■ **Try it**
Find the line containing "Lexus LS Billboard Reads Minds", then print it and each following line through the end of the records, exactly and with nothing added; leave out any pictures.

Stored entries
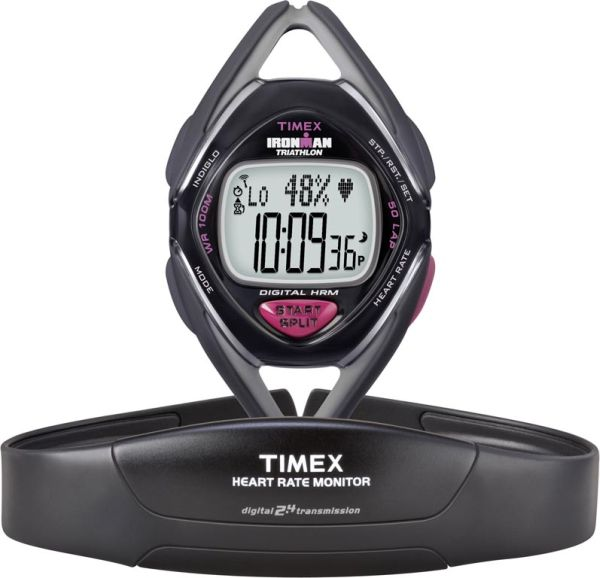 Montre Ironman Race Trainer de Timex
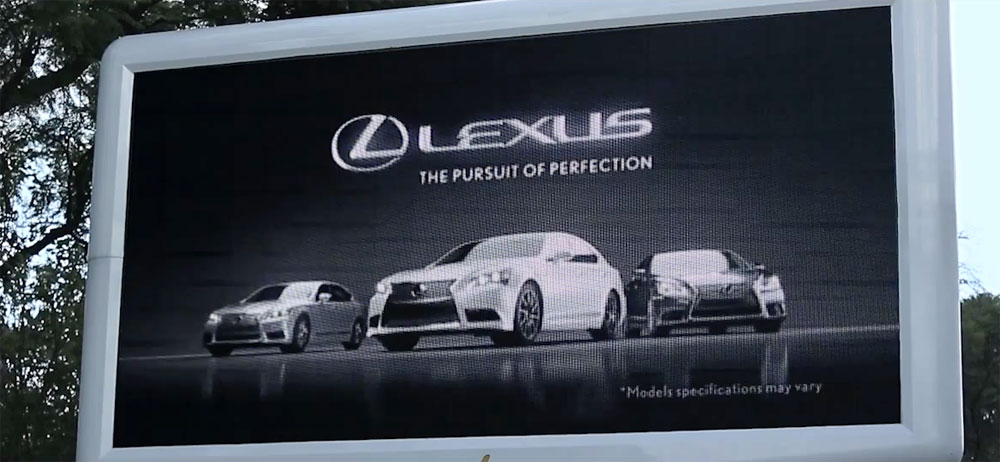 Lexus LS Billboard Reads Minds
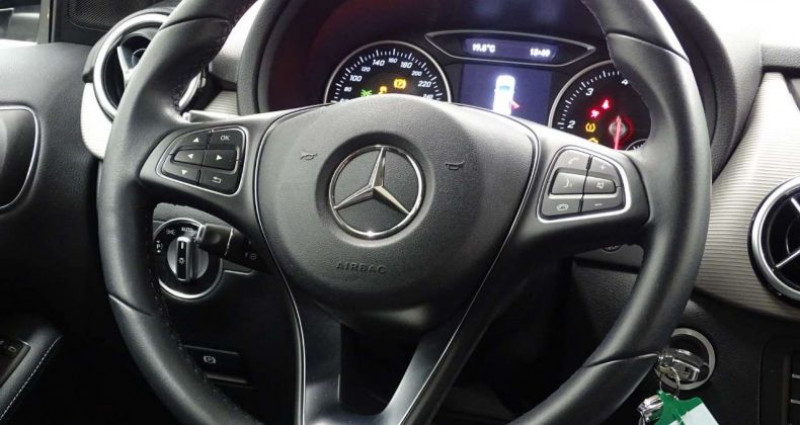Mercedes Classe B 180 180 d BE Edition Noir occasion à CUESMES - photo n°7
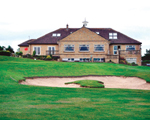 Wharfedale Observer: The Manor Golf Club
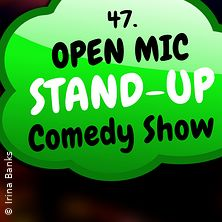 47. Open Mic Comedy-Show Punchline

■ **Answer for the task**
 Lexus LS Billboard Reads Minds
Mercedes Classe B 180 180 d BE Edition Noir occasion à CUESMES - photo n°7
 Wharfedale Observer: The Manor Golf Club
 47. Open Mic Comedy-Show Punchline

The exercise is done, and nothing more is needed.